Studies on the catalytic dechlorination and abatement of chlorided VOC: the cases of 2-chloropropane, 1,2-dichloropropane and trichloroethylene

Abstract

The conversion of monochloropropanes and dichloropropanes over acid catalysts has been investigated in the presence of oxygen. In the temperature range of 450–550K, dehydrochlorination of monochloropropanes to propene and HCl occurs selectively over silica–alumina, while significant formation of chlorinated by-products is observed over ZSM5 zeolite catalyst even at higher temperatures. Dichloropropanes conversion over silica–alumina catalyst gives rise mainly to chloropropenes in the temperature range 500–700K. COx are predominant products only at the highest reaction temperatures (just above 700K). Water vapor in the feed only slightly affects conversions and selectivities. Deactivation processes occur upon dichloropropane conversion, mainly due to coke deposition.The conversion of highly chlorinated compounds, such as trichloroethylene (TCE) has been tested over silica–alumina and over HY zeolite in the presence of water vapor in the so-called “steam reforming” conditions (HVOC:water=1:2).

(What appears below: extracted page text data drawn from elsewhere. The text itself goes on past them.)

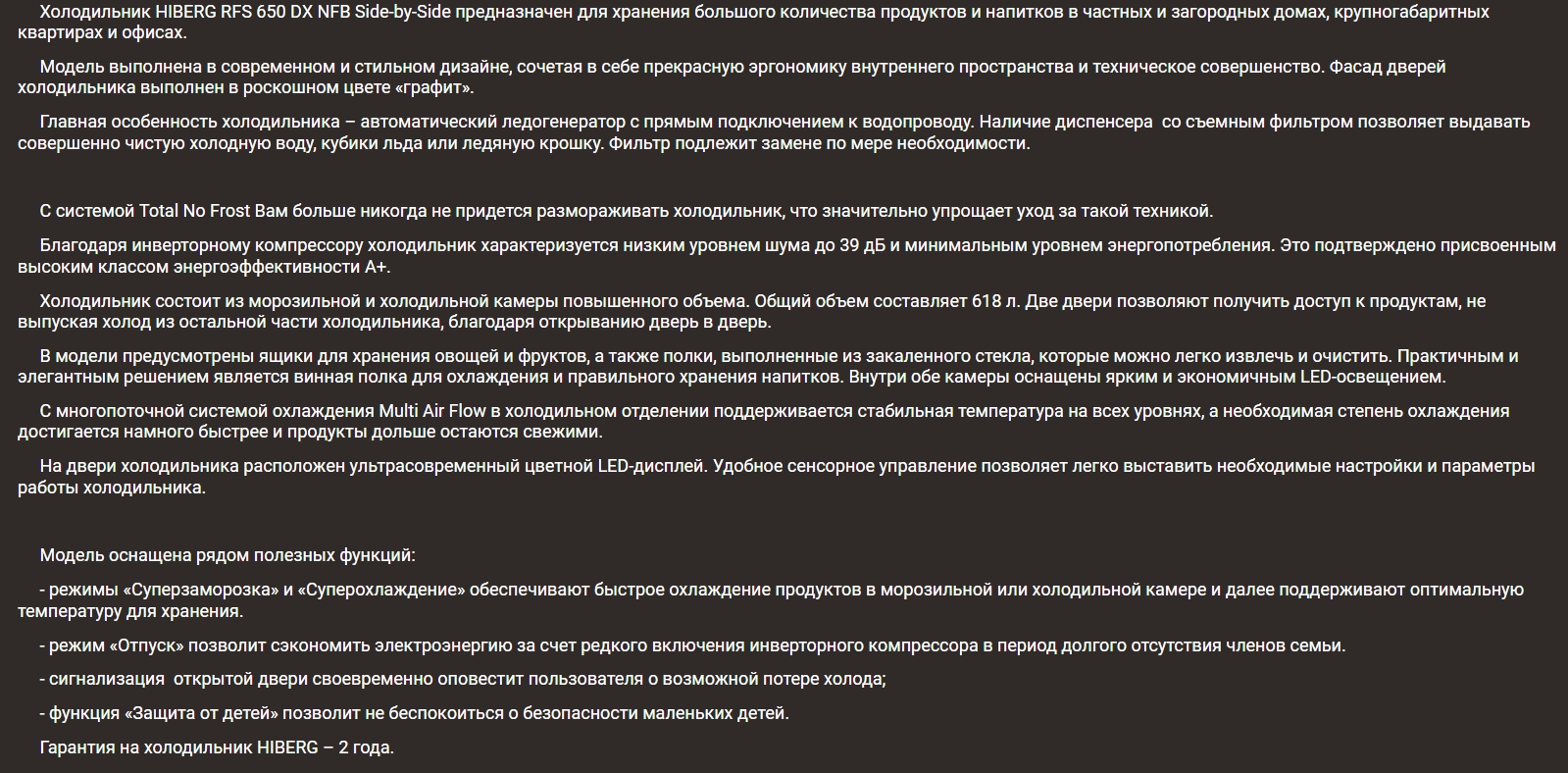 Холодильник HIBERG RFS 650 DX NFB Side-by-Side предназначен для хранения большого количества продуктов и напитков в частных и загородных домах, крупногабаритных квартирах и офисах.

Модель выполнена в современном и стильном дизайне, сочетая в себе прекрасную эргономику внутреннего пространства и техническое совершенство. Фасад дверей холодильника выполнен в роскошном цвете «графит».

Главная особенность холодильника – автоматический ледогенератор с прямым подключением к водопроводу. Наличие диспенсера со съемным фильтром позволяет выдавать совершенно чистую холодную воду, кубики льда или ледяную крошку. Фильтр подлежит замене по мере необходимости.

С системой Total No Frost Вам больше никогда не придется размораживать холодильник, что значительно упрощает уход за такой техникой.

Благодаря инверторному компрессору холодильник характеризуется низким уровнем шума до 39 дБ и минимальным уровнем энергопотребления. Это подтверждено присвоенным высоким классом энергоэффективности А+.

Холодильник состоит из морозильной и холодильной камеры повышенного объема. Общий объем составляет 618 л. Две двери позволяют получить доступ к продуктам, не выпуская холод из остальной части холодильника, благодаря открыванию дверь в дверь.

В модели предусмотрены ящики для хранения овощей и фруктов, а также полки, выполненные из закаленного стекла, которые можно легко извлечь и очистить. Практичным и элегантным решением является винная полка для охлаждения и правильного хранения напитков. Внутри обе камеры оснащены ярким и экономичным LED-освещением.

С многопоточной системой охлаждения Multi Air Flow в холодильном отделении поддерживается стабильная температура на всех уровнях, а необходимая степень охлаждения достигается намного быстрее и продукты дольше остаются свежими.

На двери холодильника расположен ультрасовременный цветной LED-дисплей. Удобное сенсорное управление позволяет легко выставить необходимые настройки и параметры работы холодильника.

Модель оснащена рядом полезных функций:

- режимы «Суперзаморозка» и «Суперохлаждение» обеспечивают быстрое охлаждение продуктов в морозильной или холодильной камере и далее поддерживают оптимальную температуру для хранения.

- режим «Отпуск» позволит сэкономить электроэнергию за счет редкого включения инверторного компрессора в период долгого отсутствия членов семьи.

- сигнализация открытой двери своевременно оповестит пользователя о возможной потере холода;

- функция «Защита от детей» позволит не беспокоиться о безопасности маленьких детей.

Гарантия на холодильник HIBERG – 2 года.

With diluted feed (1200ppm) on HY, reaction occurs above 800K and formation of chlorinated by-products is minimized, COx being the main reaction products. At higher HVOC concentrations conversion is obtained at even lower temperature (600K), but no more negligible by-products formation has been detected. In our conditions zeolite catalyst is more effective in TCE total conversion than silica–alumina.